Choose between different already-prepared KQL queries to get you started.

Finally, if you would like to learn how to use KQL step by step, Microsoft provides the query builder, which allows you, instead of typing the KQL query, to choose options or the right syntax from dropdown menus. With time, this can help you familiarize yourself with the syntax and how KQL works and then move on to writing your own queries.

Query builder feature of AHQ in MS Defender XDR

• Be aware of changing database schemas: Unfortunately, Microsoft is known to change the names of its products often and without notice. For example, MDE was once called Microsoft Advanced Threat Protection, and it contained a database schema different from the one that you can currently find in MDE. Additionally, some of the table names have changed throughout the years, even in MDE. That is why, to avoid frustration while writing KQL queries (especially during IR), always check the database schema to ensure that the tables and columns you are querying have not changed.
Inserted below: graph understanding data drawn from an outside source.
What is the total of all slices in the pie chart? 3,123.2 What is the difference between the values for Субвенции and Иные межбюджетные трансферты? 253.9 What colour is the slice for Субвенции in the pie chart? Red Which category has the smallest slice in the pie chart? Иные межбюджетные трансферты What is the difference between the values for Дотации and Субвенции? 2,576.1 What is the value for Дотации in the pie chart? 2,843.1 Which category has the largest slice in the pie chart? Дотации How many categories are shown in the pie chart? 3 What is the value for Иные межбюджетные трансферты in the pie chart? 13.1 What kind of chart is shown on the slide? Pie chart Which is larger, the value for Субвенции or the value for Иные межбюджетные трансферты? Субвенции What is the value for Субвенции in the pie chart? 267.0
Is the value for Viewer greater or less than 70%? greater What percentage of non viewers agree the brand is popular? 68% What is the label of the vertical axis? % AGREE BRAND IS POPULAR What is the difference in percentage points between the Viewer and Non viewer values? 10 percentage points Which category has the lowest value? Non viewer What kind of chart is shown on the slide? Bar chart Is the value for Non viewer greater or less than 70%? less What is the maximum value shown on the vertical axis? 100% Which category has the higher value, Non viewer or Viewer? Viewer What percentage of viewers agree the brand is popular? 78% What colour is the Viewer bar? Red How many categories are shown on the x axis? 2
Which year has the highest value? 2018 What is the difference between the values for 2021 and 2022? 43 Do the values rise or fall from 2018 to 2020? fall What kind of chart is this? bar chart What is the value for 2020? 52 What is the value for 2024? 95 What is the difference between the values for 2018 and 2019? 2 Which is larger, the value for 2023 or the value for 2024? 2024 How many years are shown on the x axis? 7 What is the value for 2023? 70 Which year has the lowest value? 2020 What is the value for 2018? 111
This might save you precious time during incident response.

Conclusion

Microsoft 365 Defender Advanced Hunting Queries is an important security feature in Microsoft Defender XDR. Its underlying KQL, available tables to query for information, and especially how teams can apply it to security and incident response make it useful in incident response. However, it has limitations, such as the log retention time, changing structure, or the difficulty of learning KQL. 

Despite these limitations, AHQ is a powerful weapon for security analysts to have in their arsenal to combat cyber attacks and the constantly rising phishing attacks and complement other advanced email security solutions.